Hak Pakai dapat diberikan dengan
jumlah 70 (tujuh puluh) tahun dengan cara dapat diberikan dan diperpanjang di
muka sekaligus selama 45 (empat puluh lima) tahun dan dapat diperbarui selama
25(dua puluh lima) tahun.
(2)
Hak atas tanah sebagaimana dimaksud
pada ayat (1) dapat diberikan dan diperpanjang di muka sekaligus untuk kegiatan
penanaman modal, dengan persyaratan antara lain:
a. penanaman modal yang dilakukan
dalam jangka panjang dan terkait dengan perubahan struktur perekenomian
Indonesia yang lebih berdaya saing;
b. penanaman modal dengan tingkat
risiko penanaman modal yang memerlukan pengembalian modal dalam jangka panjang
sesuai dengan jenis kegiatan penanaman modal yang dilakukan;
c.
penanaman modal yang tidak
memerlukan area yang luas;
d.
penanaman modal dengan menggunakan
hak atas tanah negara; dan
e. penanaman modal yang tidak mengganggu rasa keadilan
masyarakat dan tidak merugikan kepentingan umum.
(3)
Hak atas tanah dapat diperbarui
setelah dilakukan evaluasi bahwa tanahnya masih digunakan dan diusahakan dengan
baik sesuai dengan keadaan, sifat, dan tujuan pemberian hak.
(4)
Pemberian dan perpanjangan hak atas
tanah yang diberikan sekaligus di muka dan yang dapat diperbarui sebagaimana
dimaksud pada ayat (1) dan ayat (2) dapat dihentikan atau dibatalkan oleh
Pemerintah jika perusahaan penanaman modal menelantarkan tanah, merugikan
kepentingan umum, menggunakan atau memanfaatkan tanah tidak sesuai dengan
maksud dan tujuan pemberian hak atas tanahnya, serta melanggar ketentuan
peraturan perundang-undangan di bidang pertanahan.
Pasal 23
(1)
Kemudahan pelayanan dan/atau
perizinan atas fasilitas keimigrasian sebagaimana dimaksud dalam Pasal 21 huruf
b dapat diberikan untuk:
a.
penanaman modal yang membutuhkan
tenaga kerja asing dalam merealisasikan penanaman modal;
b.
penanaman modal yang membutuhkan
tenaga kerja asing yang bersifat sementara dalam rangka perbaikan mesin, alat
bantu produksi lainnya, dan pelayanan purnajual; dan
c.
calon penanam modal yang akan
melakukan penjajakan penanaman modal.
(2)
Kemudahan pelayanan dan/atau
perizinan atas fasilitas keimigrasian yang diberikan kepada penanaman modal sebagaimana
dimaksud pada ayat (1) huruf a dan huruf b diberikan setelah penanam modal
mendapat rekomendasi dari Badan Koordinasi Penanaman Modal.
(3)
Untuk penanam modal asing diberikan
fasilitas, yaitu:
a.
pemberian izin tinggal terbatas
bagi penanam modal asing selama 2 (dua) tahun;
b.
pemberian alih status izin tinggal
terbatas bagi penanam modal menjadi izin tinggal tetap dapat dilakukan setelah
tinggal di Indonesia selama 2 (dua) tahun berturut-turut;
c. pemberian izin masuk kembali untuk
beberapa kali perjalanan bagi pemegang izin tinggal terbatas dan dengan masa
berlaku 1 (satu) tahun diberikan untuk jangka waktu paling lama 12 (dua belas)

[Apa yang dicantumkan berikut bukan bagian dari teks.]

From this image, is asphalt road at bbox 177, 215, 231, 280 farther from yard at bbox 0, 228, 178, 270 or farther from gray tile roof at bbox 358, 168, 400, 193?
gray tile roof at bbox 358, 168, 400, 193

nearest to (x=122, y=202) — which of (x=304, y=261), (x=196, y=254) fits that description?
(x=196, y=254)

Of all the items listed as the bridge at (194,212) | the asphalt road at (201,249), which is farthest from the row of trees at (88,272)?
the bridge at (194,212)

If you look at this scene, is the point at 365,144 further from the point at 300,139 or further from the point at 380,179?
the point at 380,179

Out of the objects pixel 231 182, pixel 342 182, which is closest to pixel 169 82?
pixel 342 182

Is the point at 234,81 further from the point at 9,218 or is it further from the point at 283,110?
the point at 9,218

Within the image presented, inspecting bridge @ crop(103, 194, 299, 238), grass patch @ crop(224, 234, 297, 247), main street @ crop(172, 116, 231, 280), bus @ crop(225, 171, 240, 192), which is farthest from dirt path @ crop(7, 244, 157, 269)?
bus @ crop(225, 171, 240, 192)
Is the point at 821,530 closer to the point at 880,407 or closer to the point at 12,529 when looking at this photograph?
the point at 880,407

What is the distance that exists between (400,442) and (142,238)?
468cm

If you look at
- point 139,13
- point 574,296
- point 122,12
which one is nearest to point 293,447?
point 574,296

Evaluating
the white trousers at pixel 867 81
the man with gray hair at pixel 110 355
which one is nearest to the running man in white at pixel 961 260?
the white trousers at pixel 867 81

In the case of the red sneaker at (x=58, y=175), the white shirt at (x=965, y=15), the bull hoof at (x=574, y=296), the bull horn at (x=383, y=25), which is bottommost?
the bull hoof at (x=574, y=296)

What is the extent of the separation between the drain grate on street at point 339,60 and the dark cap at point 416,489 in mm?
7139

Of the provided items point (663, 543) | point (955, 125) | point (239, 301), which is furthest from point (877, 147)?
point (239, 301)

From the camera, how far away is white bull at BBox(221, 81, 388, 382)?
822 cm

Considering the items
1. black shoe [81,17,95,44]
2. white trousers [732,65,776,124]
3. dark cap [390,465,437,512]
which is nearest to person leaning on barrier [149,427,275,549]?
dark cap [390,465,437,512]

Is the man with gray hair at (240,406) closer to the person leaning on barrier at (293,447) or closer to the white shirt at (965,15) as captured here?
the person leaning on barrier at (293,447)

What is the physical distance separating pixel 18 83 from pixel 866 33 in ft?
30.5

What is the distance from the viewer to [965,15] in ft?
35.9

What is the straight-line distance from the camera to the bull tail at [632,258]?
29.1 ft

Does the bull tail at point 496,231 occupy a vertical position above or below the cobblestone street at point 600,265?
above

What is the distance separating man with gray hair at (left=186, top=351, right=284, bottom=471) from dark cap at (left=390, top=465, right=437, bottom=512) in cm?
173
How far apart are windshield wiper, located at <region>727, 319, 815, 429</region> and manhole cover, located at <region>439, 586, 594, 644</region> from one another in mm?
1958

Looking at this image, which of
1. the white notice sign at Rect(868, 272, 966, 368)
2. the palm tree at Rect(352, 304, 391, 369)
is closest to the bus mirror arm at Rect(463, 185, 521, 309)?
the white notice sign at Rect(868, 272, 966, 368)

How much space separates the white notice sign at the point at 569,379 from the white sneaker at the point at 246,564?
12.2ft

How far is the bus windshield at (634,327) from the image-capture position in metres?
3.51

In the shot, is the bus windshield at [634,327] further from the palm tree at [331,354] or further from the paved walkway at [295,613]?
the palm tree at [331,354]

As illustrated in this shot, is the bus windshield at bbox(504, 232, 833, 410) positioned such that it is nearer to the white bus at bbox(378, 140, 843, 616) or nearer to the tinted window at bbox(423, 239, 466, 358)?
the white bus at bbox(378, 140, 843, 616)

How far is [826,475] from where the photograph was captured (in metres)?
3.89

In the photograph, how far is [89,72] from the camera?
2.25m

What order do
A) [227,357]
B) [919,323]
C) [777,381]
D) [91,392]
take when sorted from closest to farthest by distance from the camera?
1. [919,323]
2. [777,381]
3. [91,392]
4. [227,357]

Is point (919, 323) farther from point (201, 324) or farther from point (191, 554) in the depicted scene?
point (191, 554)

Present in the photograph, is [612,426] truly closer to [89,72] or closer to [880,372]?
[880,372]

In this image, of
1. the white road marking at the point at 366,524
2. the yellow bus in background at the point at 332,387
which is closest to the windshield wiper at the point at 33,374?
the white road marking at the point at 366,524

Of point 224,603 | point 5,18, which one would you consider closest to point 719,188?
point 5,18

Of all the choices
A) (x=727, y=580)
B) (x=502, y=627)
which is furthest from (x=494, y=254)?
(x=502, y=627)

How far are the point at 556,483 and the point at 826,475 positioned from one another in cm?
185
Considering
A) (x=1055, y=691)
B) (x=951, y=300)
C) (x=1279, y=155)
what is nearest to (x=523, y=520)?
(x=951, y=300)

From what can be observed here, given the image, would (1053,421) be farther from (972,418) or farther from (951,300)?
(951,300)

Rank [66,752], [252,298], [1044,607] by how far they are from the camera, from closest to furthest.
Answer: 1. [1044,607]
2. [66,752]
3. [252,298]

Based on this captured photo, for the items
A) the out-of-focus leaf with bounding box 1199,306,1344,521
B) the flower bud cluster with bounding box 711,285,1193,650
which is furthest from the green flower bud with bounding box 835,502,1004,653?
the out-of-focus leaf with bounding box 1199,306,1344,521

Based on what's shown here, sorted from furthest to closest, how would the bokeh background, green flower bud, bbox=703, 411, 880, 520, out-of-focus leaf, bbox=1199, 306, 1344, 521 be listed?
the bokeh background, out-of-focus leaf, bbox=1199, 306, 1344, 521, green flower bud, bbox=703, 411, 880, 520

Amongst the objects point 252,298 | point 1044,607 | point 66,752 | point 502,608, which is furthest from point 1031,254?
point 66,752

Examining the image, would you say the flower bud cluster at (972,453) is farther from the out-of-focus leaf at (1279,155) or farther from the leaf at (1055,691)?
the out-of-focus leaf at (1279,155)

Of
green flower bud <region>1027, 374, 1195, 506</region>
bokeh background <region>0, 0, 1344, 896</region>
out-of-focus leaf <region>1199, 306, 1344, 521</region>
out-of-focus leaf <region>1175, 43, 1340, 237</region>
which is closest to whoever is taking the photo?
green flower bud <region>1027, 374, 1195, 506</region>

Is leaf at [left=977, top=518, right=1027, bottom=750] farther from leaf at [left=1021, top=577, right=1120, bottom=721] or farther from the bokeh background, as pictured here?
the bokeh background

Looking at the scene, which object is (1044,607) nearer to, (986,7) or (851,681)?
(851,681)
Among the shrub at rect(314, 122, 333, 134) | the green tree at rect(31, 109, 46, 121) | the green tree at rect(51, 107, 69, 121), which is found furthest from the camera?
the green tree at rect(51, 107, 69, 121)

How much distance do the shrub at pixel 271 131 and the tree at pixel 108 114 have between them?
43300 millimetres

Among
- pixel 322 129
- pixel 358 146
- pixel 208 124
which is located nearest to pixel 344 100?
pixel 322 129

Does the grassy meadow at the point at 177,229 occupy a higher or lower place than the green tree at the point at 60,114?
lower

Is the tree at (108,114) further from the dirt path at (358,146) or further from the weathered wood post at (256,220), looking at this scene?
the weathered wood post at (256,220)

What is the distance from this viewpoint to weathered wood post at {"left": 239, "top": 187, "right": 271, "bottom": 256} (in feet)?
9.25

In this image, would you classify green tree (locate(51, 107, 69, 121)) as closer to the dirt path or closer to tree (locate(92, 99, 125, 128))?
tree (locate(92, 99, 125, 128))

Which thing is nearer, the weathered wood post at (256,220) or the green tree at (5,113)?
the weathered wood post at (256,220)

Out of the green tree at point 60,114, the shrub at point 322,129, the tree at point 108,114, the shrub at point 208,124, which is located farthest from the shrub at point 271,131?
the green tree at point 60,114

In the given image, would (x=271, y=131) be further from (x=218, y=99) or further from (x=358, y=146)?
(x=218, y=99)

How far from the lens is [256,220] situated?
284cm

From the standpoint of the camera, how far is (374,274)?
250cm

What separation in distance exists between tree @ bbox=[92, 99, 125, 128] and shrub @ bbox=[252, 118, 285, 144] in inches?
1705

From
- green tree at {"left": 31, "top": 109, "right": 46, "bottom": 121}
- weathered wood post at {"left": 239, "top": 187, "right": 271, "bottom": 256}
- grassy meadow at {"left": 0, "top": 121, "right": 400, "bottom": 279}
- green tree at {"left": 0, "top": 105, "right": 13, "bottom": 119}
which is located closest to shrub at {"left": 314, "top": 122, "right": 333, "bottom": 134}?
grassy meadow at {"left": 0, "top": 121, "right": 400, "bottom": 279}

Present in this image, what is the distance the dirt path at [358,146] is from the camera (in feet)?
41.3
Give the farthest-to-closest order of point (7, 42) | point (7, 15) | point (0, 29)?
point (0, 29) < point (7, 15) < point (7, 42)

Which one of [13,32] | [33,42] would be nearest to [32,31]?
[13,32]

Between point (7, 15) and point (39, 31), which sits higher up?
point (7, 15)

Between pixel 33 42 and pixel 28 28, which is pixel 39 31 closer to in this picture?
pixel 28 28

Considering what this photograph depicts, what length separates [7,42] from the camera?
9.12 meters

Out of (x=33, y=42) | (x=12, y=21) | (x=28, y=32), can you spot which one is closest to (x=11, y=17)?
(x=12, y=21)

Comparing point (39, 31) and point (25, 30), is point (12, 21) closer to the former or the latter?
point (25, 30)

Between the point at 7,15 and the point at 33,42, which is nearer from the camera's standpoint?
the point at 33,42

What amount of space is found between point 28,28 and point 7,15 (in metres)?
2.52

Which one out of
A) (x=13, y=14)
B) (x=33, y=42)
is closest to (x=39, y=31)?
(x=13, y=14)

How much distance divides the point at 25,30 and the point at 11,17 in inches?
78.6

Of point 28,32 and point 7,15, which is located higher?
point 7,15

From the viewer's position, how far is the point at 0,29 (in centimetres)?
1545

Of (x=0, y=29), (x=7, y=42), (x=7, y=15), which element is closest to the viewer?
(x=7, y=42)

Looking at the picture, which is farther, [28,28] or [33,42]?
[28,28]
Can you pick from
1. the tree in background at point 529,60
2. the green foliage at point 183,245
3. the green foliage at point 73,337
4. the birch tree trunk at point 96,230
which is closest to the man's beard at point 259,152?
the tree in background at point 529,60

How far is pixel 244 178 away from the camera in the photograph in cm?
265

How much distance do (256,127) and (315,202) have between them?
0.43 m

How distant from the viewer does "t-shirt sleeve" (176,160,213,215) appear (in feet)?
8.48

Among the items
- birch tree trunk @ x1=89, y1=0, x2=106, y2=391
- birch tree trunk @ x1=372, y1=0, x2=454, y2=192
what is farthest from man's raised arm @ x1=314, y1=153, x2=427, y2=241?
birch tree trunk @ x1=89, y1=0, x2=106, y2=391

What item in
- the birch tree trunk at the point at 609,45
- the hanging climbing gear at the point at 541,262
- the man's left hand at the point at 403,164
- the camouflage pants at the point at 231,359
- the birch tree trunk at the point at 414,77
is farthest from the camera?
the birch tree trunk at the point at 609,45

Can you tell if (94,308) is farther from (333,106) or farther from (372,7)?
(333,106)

bulan terhitung sejak izin tinggal terbatas diberikan;
d.
pemberian izin masuk kembali untuk
beberapa kali perjalanan bagi pemegang izin tinggal terbatas dan dengan masa
berlaku 2 (dua) tahun diberikan untuk jangka waktu paling lama 24 (dua puluh
empat) bulan terhitung sejak izin tinggal terbatas diberikan; dan
e. pemberian izin masuk kembali untuk
beberapa kali perjalanan bagi pemegang izin tinggal tetap diberikan untuk
jangka waktu paling lama 24 (dua puluh empat) bulan terhitung sejak izin
tinggal tetap diberikan.
(4)
Pemberian izin tinggal terbatas
bagi penanam modal asing sebagaimana dimaksud pada ayat (3) huruf a dan huruf b
dilakukan oleh Direktorat Jenderal Imigrasi atas dasar rekomendasi dari Badan
Koordinasi Penanaman Modal.
Pasal 24
Kemudahan pelayanan dan/atau
perizinan atas fasilitas perizinan impor sebagaimana dimaksud dalam Pasal 21
huruf c dapat diberikan untuk impor:
a. barang yang selama tidak
bertentangan dengan ketentuan peraturan perundang-undangan yang mengatur
perdagangan barang;
b. barang yang tidak memberikan dampak
negatif terhadap keselamatan, keamanan, kesehatan, lingkungan hidup, dan moral
bangsa;
c.
barang dalam rangka relokasi pabrik
dari luar negeri ke Indonesia; dan
d.
barang modal atau bahan baku untuk
kebutuhan produksi sendiri.
BAB XI
PENGESAHAN DAN
PERIZINAN PERUSAHAAN
Pasal 25
(1) Penanam modal yang melakukan
penanaman modal di Indonesia harus sesuai dengan ketentuan Pasal 5 Undang-Undang
ini.
(2)
Pengesahan pendirian badan usaha
penanaman modal dalam negeri yang berbentuk badan hukum atau tidak berbadan
hukum dilakukan sesuai dengan ketentuan peraturan perundang-undangan.
(3)
Pengesahan pendirian badan usaha
penanaman modal asing yang berbentuk perseroan terbatas dilakukan sesuai dengan
ketentuan peraturan perundangundangan.
(4)
Perusahaan penanaman modal yang
akan melakukan kegiatan usaha wajib memperoleh izin sesuai dengan ketentuan
peraturan perundang-undangan dari instansi yang memiliki kewenangan, kecuali
ditentukan lain dalam undang-undang.
(5)
Izin sebagaimana dimaksud pada ayat
(4) diperoleh melalui pelayanan terpadu satu pintu.
Pasal 26
(1)
Pelayanan terpadu satu pintu
bertujuan membantu penanam modal dalam memperoleh kemudahan pelayanan,
fasilitas fiskal, dan informasi mengenai penanaman modal.
(2)
Pelayanan terpadu satu pintu
dilakukan oleh lembaga atau instansi yang berwenang di bidang penanaman modal
yang mendapat pendelegasian atau pelimpahan wewenang dari lembaga atau instansi
yang memiliki kewenangan perizinan dan nonperizinan di tingkat pusat atau
lembaga atau instansi yang berwenangmmengeluarkan perizinan dan nonperizinan di
provinsi atau kabupaten/kota.
(3) Ketentuan mengenai tata cara dan
pelaksanaan pelayanan terpadu satu pintu sebagaimana dimaksud pada ayat (2)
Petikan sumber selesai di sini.